Targeted synthetic disease-modifying anti-rheumatic
drugs
With the approval of apremilast—a phosphodiesterase 4
inhibitor—for the treatment of active psoriatic arthritis,
the new treatment category of targeted synthetic disease-
modifying anti-rheumatic drugs (tsDMARDs) was added
to the therapeutic armamentarium.
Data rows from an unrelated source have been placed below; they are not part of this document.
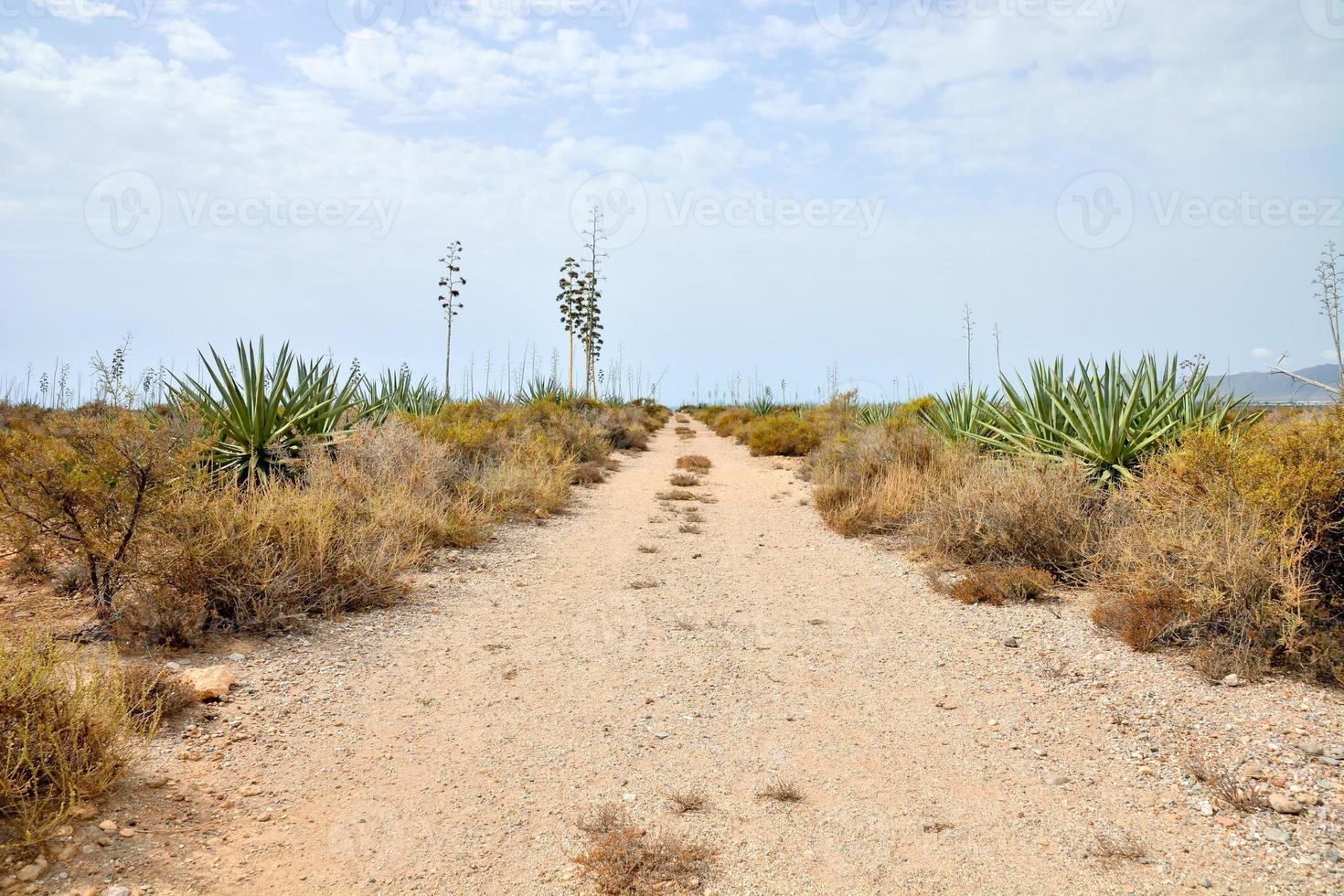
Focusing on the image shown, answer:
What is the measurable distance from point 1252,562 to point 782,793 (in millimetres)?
3266

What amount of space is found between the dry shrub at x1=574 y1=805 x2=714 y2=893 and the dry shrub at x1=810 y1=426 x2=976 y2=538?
5.99 m

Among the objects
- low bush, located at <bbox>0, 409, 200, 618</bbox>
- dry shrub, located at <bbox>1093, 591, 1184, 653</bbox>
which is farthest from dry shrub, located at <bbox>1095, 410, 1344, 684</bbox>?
low bush, located at <bbox>0, 409, 200, 618</bbox>

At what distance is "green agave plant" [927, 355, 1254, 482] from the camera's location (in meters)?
7.86

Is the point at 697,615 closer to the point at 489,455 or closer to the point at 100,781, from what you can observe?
the point at 100,781

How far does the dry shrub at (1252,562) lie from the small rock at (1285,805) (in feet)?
4.07

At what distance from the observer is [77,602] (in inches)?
218

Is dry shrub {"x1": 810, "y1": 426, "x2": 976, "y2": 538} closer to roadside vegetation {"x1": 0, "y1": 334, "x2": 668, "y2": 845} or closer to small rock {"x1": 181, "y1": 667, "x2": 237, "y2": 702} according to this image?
roadside vegetation {"x1": 0, "y1": 334, "x2": 668, "y2": 845}

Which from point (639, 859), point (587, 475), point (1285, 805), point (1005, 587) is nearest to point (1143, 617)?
point (1005, 587)

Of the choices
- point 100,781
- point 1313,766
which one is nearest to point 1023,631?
point 1313,766

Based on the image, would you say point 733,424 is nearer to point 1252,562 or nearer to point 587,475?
point 587,475

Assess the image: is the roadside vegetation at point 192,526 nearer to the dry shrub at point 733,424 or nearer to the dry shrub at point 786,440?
the dry shrub at point 786,440

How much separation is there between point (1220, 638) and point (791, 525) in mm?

Apremilast treatment
resulted in moderate improvement of joint and skin
symptoms, albeit not within the range of the responses
achieved by inhibitors of TNF or interleukin 17. The
major advantage of apremilast is its reassuring safety
profile.57
Tofacitinib, an oral JAK inhibitor that preferentially
inhibits signalling through JAK3 and JAK1, is one of the
most recent drugs to become available for the treatment of
psoriatic arthritis, having been approved by the US Food
and Drug Administration in December, 2017. The approval
of tofacitinib for this indication was based on a phase 3
programme that included patients naive to TNF inhibitors58
and patients who had had inadequate responses to TNF
inhibitors.59 In TNF inhibitor-naive patients, the efficacy of
tofacitinib in terms of joint and skin responses was similar
to that of adalimumab.58 Significant improvements were
also observed in patients with inadequate responses to
TNF inhibitors.59 Other JAK inhibitors with different
selectivity are being investigated in phase 2–3 studies
(NCT03104374, NCT03101670).
Treatment strategies
Despite the expanding range of therapeutic options that
target different immunological pathways, no trials of
treatments to date have consistently achieved an ACR20
in more than 60% of patients. Therefore, the develop­
ment and testing of other treatment modalities or
strategies is necessary. There has been little research
into how therapies should be used in psoriatic arthritis.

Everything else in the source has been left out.